*The task*. Rewrite the bench trial text from "A never-ending source" to "portion of a day.", substituting "jury members" for "jurors".

*Provided text*.
##############################

Another significant, and helpful, difference comes from the almost immediate feedback in a bench trial. A common quandary for lawyers is determining whether a jury understands the evidence or argument. The typical strategy for that uncertainty is ad nauseam repetition to ensure the jury “got it.” Even in those jurisdictions where jurors may ask questions, juror questions come following testimony and are filtered by the court. By contrast, a judge interjects when necessary during testimony to clarify or move the topic along and offers notice on what evidence the judge would find helpful or what additional information is needed to better understand the claims and defenses.
A never-ending source of frustration for attorneys (and their staff) is witness scheduling. Trial judges universally recognize the sacrifices jurors make to participate in the process and consequently zealously enforce scheduling—no “gaps” in the proceedings, a strict start and stop time, and even time allocations to each side. Any “outside the presence of the jury” issues are dealt with by expanding counsel’s day and without breaching the integrity of the jury’s schedule. With a bench trial, the proceedings need not occur on consecutive days, and a trial judge may agree to stay late, start earlier, or even convene for just a portion of a day.

##############################

*Dataset extract*.
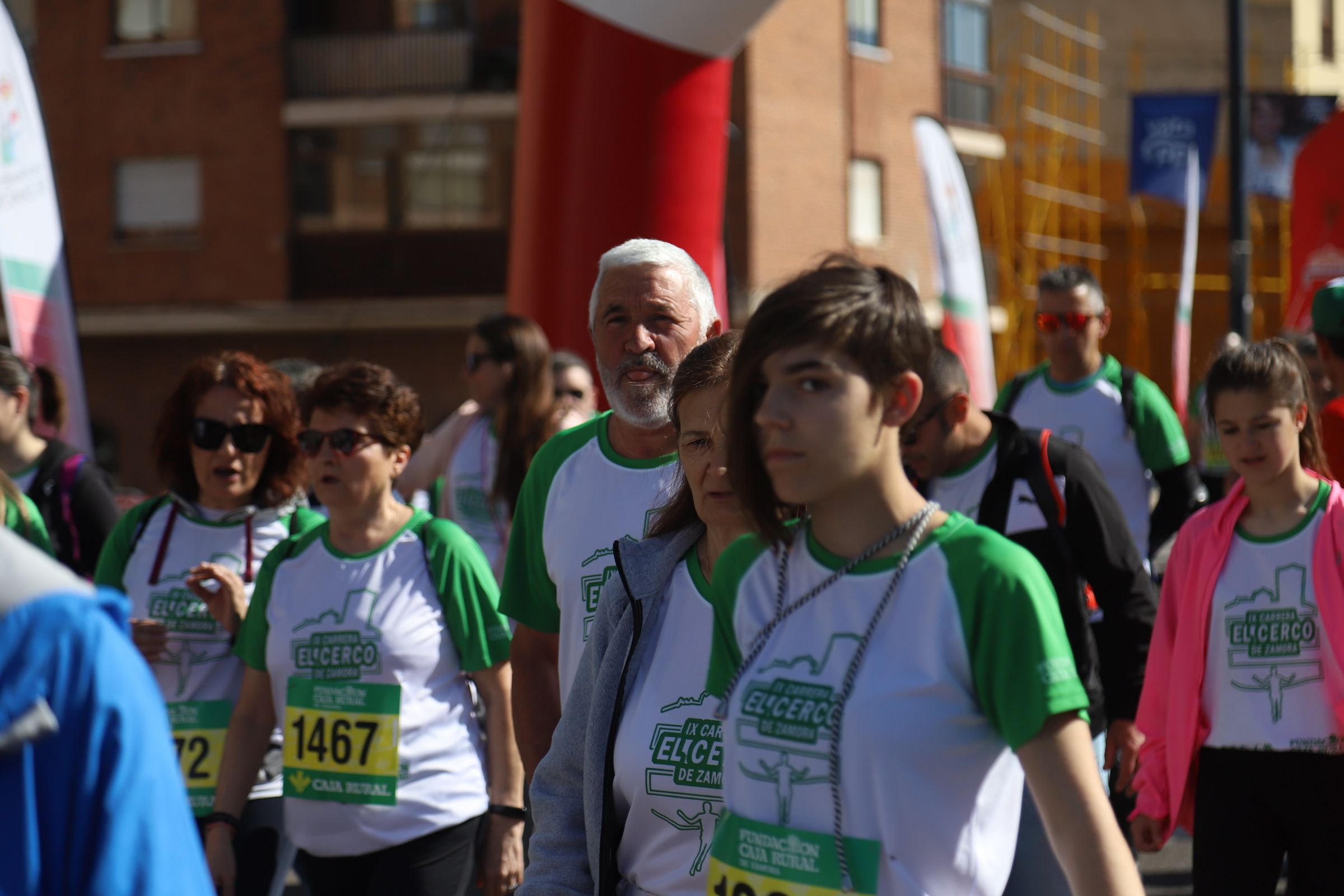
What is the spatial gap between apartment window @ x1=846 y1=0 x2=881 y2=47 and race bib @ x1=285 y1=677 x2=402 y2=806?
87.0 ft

##############################

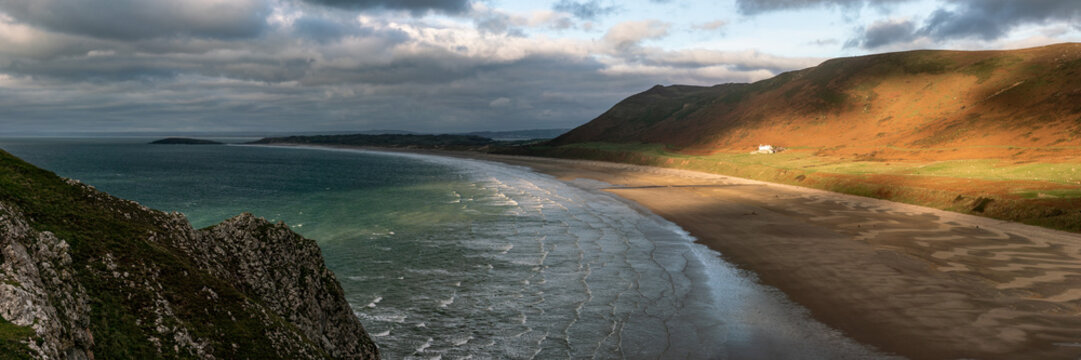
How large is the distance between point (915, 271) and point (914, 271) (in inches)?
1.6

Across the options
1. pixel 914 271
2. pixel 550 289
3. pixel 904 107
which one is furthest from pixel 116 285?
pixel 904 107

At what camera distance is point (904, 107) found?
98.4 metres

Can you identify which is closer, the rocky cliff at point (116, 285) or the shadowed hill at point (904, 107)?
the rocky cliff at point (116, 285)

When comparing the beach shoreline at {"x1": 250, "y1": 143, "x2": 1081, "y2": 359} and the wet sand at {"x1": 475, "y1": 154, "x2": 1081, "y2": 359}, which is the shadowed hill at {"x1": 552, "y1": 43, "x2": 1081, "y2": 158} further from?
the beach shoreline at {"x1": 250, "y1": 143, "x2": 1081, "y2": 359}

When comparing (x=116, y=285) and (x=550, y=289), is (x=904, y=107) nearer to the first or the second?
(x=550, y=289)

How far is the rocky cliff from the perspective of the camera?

##############################

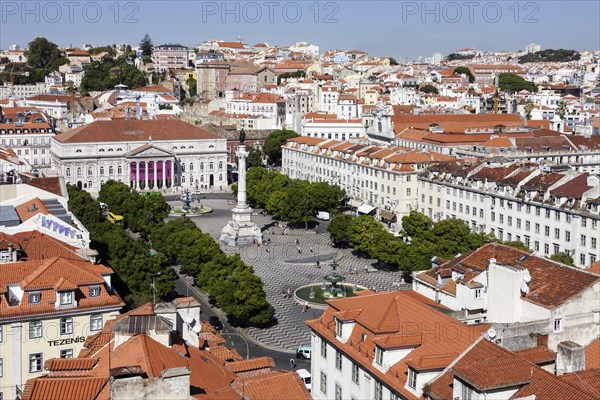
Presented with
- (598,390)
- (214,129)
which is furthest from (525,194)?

##############################

*Your response*.
A never-ending source of frustration for attorneys (and their staff) is witness scheduling. Trial judges universally recognize the sacrifices jury members make to participate in the process and consequently zealously enforce scheduling—no “gaps” in the proceedings, a strict start and stop time, and even time allocations to each side. Any “outside the presence of the jury” issues are dealt with by expanding counsel’s day and without breaching the integrity of the jury’s schedule. With a bench trial, the proceedings need not occur on consecutive days, and a trial judge may agree to stay late, start earlier, or even convene for just a portion of a day.